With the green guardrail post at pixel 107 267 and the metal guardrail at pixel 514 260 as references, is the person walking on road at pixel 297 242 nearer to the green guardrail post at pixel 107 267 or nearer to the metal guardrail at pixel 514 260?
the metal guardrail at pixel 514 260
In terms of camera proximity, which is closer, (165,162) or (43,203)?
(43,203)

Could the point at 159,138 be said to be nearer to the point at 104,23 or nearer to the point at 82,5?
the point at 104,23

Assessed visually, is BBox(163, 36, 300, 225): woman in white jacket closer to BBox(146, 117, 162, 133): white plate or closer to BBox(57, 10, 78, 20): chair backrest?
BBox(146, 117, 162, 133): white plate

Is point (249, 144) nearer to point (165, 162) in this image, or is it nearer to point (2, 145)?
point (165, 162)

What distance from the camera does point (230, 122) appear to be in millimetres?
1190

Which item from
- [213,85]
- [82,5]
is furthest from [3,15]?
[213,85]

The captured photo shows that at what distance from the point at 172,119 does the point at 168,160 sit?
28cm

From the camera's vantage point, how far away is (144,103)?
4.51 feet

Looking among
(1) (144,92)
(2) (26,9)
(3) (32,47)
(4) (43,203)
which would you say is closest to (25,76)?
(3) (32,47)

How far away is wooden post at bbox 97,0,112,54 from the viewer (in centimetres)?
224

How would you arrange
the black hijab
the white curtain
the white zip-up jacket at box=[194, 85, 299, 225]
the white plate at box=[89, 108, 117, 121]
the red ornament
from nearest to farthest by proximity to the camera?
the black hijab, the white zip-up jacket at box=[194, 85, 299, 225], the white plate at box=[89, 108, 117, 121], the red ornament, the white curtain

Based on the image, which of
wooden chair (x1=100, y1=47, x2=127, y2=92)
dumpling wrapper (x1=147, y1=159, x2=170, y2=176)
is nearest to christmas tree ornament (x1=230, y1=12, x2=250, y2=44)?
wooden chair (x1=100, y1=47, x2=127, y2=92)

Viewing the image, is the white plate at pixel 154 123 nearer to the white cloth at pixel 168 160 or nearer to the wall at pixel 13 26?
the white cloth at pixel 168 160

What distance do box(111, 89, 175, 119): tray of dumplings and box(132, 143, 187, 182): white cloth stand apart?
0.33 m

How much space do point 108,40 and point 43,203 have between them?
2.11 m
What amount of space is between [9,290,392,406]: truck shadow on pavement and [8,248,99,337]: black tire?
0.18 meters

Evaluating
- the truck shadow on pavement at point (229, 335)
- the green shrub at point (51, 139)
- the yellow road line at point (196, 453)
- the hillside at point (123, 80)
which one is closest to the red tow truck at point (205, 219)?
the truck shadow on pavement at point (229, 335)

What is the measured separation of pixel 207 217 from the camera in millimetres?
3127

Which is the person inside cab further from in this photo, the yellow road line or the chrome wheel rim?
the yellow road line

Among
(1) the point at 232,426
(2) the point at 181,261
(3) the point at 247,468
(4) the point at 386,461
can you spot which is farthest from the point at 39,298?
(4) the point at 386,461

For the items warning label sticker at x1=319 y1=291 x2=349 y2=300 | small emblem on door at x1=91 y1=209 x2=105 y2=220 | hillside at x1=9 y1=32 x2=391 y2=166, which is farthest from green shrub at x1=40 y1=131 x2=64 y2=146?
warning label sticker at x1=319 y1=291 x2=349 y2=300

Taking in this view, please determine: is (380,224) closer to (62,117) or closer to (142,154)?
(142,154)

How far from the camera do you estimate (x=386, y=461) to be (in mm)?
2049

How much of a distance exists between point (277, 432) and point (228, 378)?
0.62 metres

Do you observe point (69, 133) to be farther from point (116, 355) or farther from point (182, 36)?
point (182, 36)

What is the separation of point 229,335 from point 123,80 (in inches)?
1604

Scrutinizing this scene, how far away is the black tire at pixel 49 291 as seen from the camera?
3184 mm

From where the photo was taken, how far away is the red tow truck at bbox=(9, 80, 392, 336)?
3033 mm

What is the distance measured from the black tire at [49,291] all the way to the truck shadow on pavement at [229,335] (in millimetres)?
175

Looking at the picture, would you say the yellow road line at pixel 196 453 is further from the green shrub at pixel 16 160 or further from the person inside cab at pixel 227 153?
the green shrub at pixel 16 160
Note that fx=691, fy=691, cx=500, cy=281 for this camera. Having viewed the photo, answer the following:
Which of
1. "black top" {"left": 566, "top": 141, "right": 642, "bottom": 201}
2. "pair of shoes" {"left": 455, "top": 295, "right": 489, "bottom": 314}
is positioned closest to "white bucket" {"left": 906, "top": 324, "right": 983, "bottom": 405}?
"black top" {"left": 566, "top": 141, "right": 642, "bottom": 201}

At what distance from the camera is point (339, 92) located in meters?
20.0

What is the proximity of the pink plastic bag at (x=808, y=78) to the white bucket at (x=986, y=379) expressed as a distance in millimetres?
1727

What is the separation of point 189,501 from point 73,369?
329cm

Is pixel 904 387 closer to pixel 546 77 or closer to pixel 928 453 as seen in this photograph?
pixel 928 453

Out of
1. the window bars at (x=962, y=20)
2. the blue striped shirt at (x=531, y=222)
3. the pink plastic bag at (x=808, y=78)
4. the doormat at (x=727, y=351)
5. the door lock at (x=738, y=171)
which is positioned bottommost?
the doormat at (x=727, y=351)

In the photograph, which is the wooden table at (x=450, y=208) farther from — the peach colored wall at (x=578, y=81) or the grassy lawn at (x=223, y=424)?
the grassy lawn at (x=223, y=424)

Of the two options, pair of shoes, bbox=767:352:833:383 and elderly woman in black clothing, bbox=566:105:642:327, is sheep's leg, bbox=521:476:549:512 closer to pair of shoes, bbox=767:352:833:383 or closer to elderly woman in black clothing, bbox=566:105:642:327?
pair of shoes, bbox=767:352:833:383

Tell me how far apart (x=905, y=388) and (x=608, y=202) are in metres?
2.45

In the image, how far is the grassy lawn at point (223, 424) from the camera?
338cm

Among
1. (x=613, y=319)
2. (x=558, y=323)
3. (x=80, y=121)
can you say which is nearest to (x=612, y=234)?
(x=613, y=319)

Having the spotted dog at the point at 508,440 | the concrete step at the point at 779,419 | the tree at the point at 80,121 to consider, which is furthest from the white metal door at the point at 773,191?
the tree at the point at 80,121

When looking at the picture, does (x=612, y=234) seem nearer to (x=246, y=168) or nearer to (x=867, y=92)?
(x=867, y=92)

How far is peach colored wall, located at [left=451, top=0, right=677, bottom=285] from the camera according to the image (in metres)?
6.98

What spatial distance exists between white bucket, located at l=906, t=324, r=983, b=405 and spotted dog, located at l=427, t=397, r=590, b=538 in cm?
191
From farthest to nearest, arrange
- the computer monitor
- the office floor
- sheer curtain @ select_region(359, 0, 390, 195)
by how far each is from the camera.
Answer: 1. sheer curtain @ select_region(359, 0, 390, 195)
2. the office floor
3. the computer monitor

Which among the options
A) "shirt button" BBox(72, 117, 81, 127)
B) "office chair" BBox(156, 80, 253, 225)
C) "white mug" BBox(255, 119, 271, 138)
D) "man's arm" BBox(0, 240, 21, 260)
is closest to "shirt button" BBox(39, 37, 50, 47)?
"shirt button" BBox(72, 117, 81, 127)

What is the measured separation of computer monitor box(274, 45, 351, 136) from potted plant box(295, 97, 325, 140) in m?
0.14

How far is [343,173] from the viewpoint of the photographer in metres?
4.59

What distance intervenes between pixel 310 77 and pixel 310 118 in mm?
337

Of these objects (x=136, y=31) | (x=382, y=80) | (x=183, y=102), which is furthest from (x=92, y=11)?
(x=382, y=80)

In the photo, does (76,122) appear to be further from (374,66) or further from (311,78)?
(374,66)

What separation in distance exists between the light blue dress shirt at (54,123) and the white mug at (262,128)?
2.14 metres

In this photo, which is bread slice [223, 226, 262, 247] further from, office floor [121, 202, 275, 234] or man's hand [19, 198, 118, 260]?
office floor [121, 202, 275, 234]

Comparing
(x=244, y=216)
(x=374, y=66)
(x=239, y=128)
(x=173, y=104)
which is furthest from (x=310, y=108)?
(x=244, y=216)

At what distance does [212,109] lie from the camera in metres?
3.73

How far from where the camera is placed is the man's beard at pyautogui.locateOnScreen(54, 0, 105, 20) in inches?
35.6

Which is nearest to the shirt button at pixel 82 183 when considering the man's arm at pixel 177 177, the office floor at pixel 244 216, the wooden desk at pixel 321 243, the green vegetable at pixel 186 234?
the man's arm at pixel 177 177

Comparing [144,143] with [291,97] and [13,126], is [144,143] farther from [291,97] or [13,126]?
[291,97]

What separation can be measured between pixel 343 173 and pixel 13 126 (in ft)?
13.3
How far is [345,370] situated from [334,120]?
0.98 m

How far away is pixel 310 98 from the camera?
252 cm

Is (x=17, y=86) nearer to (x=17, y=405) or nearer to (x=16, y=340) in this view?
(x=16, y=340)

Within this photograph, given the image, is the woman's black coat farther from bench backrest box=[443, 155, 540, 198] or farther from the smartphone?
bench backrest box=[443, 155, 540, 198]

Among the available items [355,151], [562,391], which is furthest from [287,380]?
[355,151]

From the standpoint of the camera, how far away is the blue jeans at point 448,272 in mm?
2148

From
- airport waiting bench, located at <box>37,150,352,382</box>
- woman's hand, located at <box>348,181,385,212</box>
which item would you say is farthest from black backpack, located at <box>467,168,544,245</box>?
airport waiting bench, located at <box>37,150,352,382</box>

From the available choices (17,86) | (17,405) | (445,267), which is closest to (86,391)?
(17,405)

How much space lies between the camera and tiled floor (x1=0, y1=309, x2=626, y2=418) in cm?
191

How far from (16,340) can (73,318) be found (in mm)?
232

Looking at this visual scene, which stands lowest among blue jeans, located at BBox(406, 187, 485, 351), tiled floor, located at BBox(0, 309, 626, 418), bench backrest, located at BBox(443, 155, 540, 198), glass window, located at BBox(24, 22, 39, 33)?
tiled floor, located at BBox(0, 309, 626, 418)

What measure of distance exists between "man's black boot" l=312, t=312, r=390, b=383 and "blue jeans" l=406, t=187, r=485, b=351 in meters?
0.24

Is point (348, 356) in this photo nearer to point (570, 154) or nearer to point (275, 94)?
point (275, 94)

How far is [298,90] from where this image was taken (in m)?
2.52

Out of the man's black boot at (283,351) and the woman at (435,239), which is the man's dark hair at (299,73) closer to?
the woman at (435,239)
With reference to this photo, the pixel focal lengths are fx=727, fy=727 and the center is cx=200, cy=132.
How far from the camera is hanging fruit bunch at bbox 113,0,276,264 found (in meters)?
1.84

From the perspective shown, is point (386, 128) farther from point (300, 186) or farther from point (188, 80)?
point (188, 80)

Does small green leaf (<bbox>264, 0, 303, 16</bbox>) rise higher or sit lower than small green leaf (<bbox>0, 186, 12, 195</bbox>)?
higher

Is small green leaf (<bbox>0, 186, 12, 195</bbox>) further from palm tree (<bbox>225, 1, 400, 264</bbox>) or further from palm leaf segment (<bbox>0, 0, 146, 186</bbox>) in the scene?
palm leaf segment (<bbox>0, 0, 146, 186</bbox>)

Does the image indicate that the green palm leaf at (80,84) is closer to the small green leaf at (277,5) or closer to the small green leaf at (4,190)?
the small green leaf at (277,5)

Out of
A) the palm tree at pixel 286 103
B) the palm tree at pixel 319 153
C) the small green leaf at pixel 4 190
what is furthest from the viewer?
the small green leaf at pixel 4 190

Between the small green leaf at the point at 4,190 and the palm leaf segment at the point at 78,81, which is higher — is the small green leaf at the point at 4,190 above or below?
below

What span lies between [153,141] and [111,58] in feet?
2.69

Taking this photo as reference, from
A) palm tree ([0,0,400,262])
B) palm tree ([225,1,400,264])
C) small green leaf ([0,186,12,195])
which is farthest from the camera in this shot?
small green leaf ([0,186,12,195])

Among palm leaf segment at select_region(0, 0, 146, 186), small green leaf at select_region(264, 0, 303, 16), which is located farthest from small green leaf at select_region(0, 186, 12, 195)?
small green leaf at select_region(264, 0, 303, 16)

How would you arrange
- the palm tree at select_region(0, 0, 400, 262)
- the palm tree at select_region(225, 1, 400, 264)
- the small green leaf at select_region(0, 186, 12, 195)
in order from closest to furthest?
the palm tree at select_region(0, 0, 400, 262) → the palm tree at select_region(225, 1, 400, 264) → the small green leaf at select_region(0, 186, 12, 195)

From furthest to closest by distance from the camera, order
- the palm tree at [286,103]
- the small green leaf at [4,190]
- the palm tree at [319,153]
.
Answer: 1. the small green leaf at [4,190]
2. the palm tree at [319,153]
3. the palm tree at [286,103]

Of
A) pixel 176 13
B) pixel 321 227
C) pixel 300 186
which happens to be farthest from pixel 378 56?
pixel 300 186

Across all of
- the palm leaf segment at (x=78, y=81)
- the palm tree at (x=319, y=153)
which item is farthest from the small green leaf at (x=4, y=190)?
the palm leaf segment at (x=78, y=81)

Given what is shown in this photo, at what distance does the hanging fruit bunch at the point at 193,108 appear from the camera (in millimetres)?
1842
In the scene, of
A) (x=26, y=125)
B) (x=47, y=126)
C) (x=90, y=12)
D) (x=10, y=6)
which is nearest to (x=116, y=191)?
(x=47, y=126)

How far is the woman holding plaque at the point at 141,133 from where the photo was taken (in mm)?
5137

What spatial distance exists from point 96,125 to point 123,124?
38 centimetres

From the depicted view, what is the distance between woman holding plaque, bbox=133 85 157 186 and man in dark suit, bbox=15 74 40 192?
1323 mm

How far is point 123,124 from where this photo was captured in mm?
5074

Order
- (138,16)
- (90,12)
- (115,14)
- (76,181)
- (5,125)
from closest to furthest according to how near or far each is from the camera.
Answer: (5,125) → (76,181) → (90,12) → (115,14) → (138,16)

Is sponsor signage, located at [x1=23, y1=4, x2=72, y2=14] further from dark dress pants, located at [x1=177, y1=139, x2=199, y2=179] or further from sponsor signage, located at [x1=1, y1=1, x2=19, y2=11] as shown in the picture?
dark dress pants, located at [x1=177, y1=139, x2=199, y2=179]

Work to do | Reproduce exactly the lines from the one with "Across all of" through the end of the entries above, both ends included.

Answer to this task |
Across all of
- the palm leaf segment at (x=78, y=81)
- the palm tree at (x=319, y=153)
which item is farthest from the small green leaf at (x=4, y=190)?
the palm leaf segment at (x=78, y=81)

Given what is shown in this photo, at what distance does the hanging fruit bunch at the point at 193,108 appear from the camera (in millimetres)?
1842
In the scene, of
A) (x=26, y=125)
B) (x=47, y=126)
C) (x=90, y=12)
D) (x=10, y=6)
which is nearest to (x=116, y=191)?
(x=47, y=126)

How far is the woman holding plaque at the point at 141,133 from where the photo was taken (in mm)?
5137

What spatial distance exists from point 96,125 to point 123,124?
38 centimetres

From the depicted view, what is the distance between woman holding plaque, bbox=133 85 157 186 and man in dark suit, bbox=15 74 40 192?
1323 mm

How far is point 123,124 from where this photo was captured in mm?
5074

Order
- (138,16)
- (90,12)
- (115,14)
- (76,181)
- (5,125)
from closest to furthest according to how near or far each is from the camera.
Answer: (5,125) → (76,181) → (90,12) → (115,14) → (138,16)

Is sponsor signage, located at [x1=23, y1=4, x2=72, y2=14] further from dark dress pants, located at [x1=177, y1=139, x2=199, y2=179] or further from sponsor signage, located at [x1=1, y1=1, x2=19, y2=11] as shown in the picture?
dark dress pants, located at [x1=177, y1=139, x2=199, y2=179]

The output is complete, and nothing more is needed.